**Data for this exercise:**
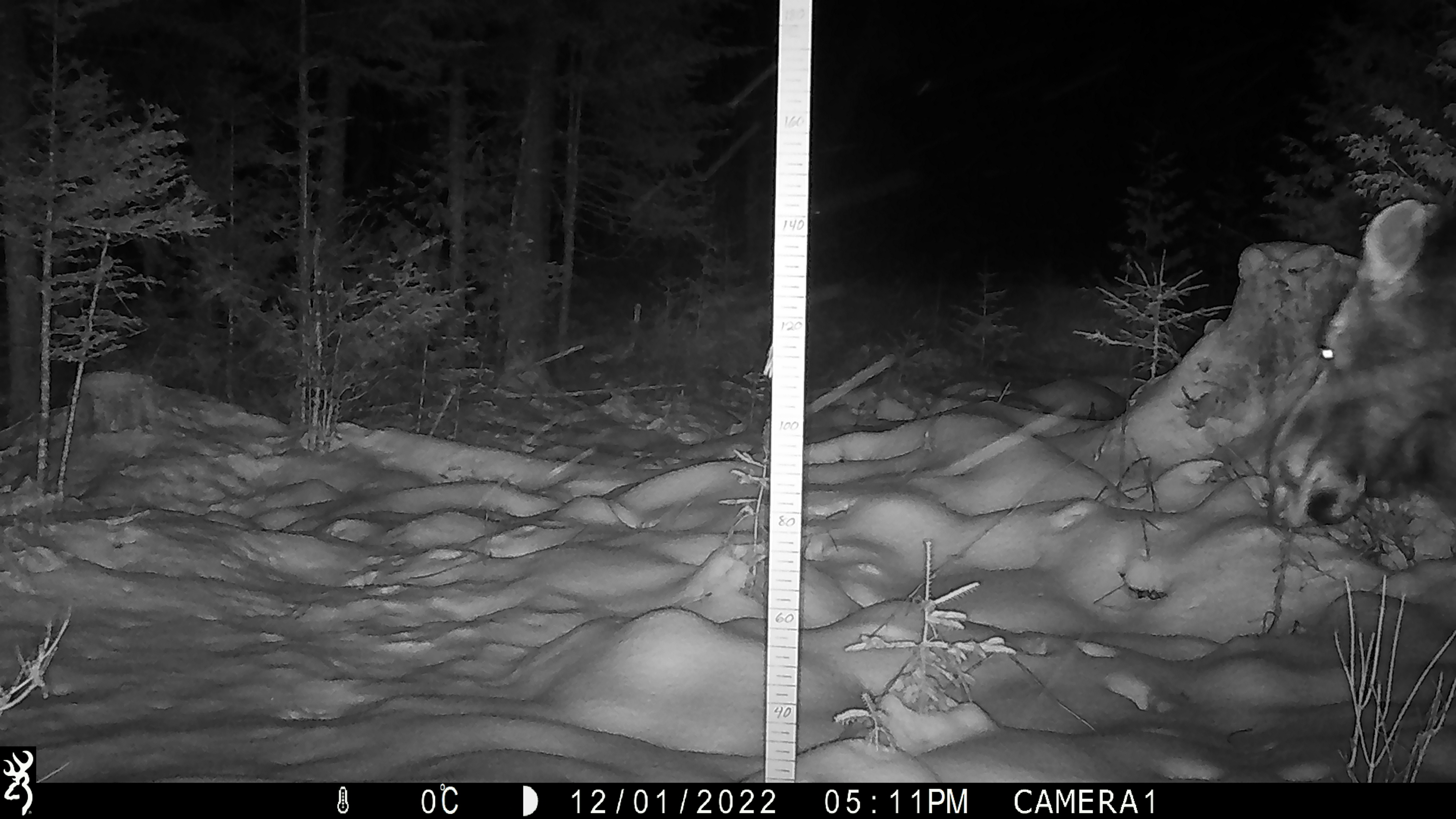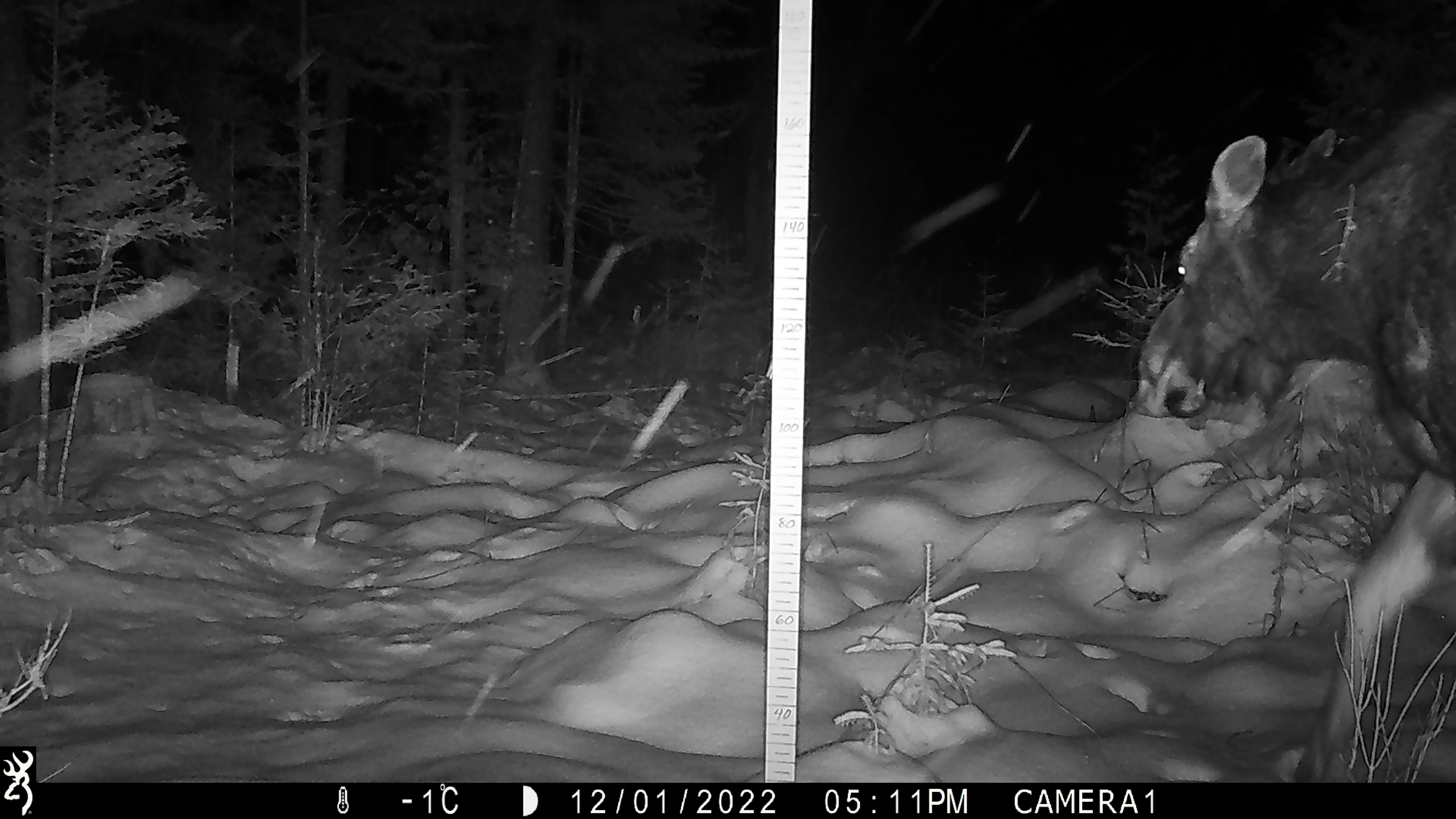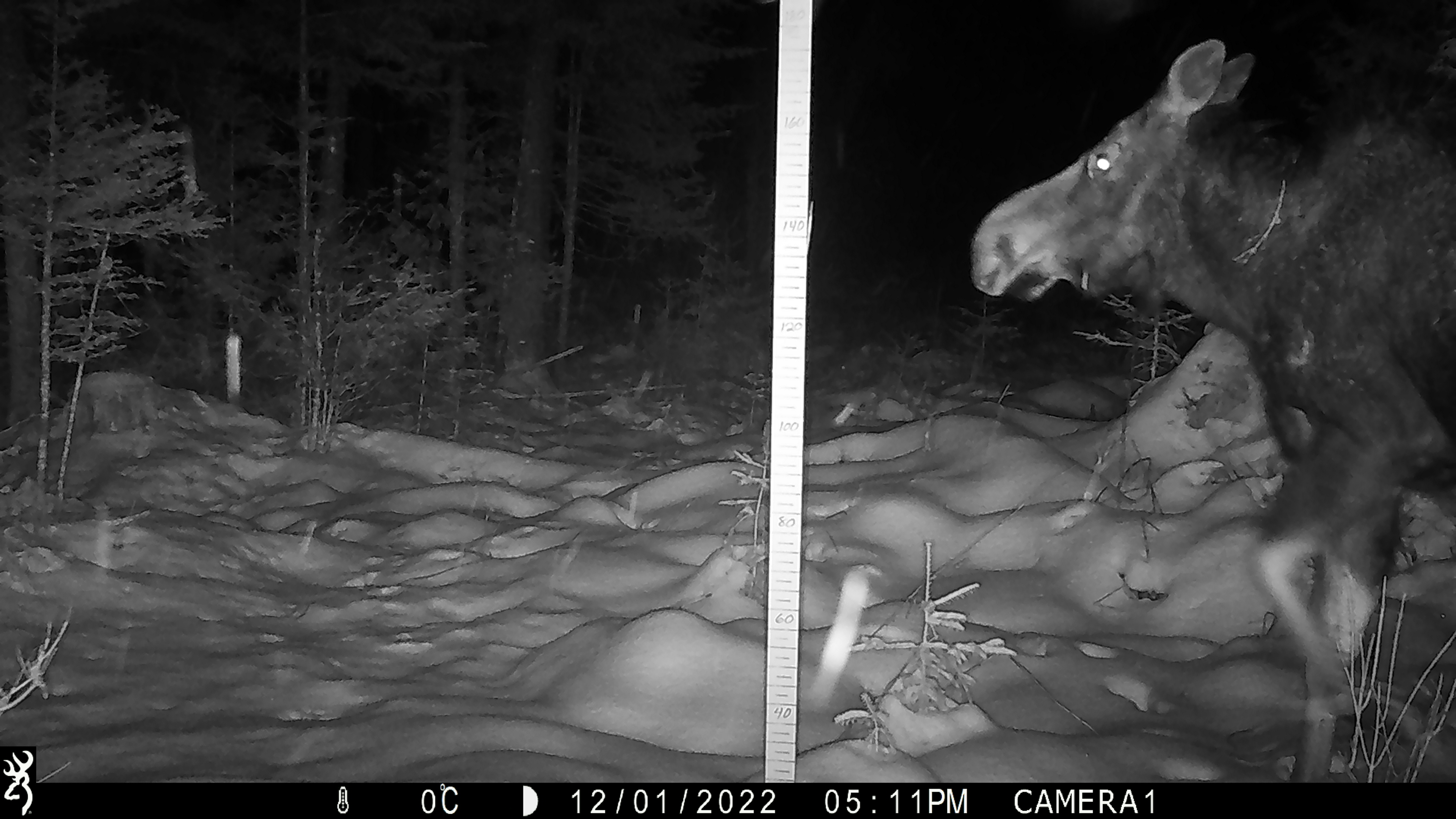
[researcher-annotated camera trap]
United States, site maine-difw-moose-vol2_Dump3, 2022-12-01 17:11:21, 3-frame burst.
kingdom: Animalia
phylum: Chordata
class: Mammalia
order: Artiodactyla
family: Cervidae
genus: Alces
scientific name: Alces alces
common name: moose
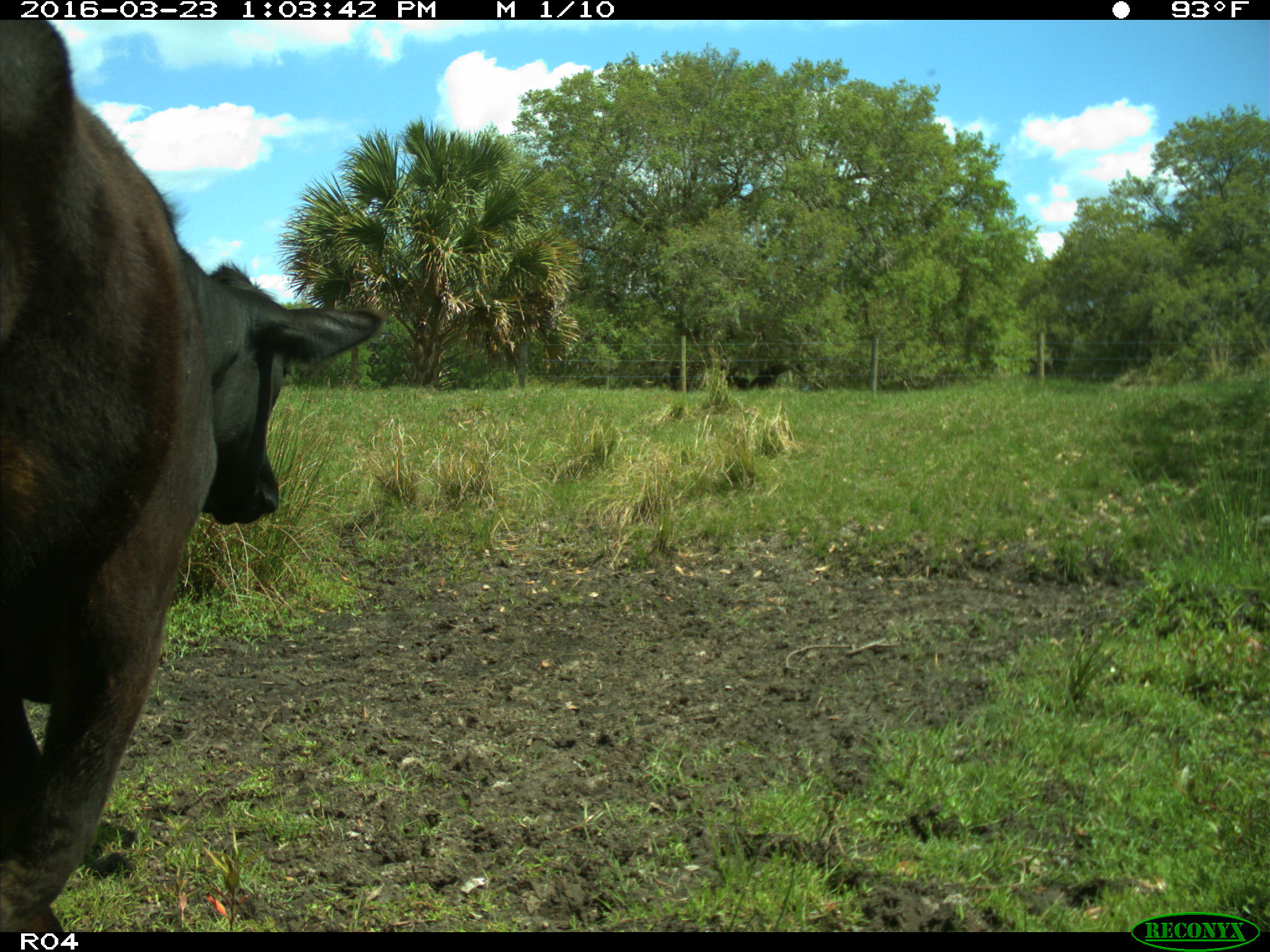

**Assignment:**
Each record should be printed exactly as it appears, leaving the pictures out.

**Exercise result:**
[researcher-annotated camera trap]
United States, site maine-difw-moose-vol2_Dump3, 2022-12-01 17:11:21, 3-frame burst.
kingdom: Animalia
phylum: Chordata
class: Mammalia
order: Artiodactyla
family: Cervidae
genus: Alces
scientific name: Alces alces
common name: moose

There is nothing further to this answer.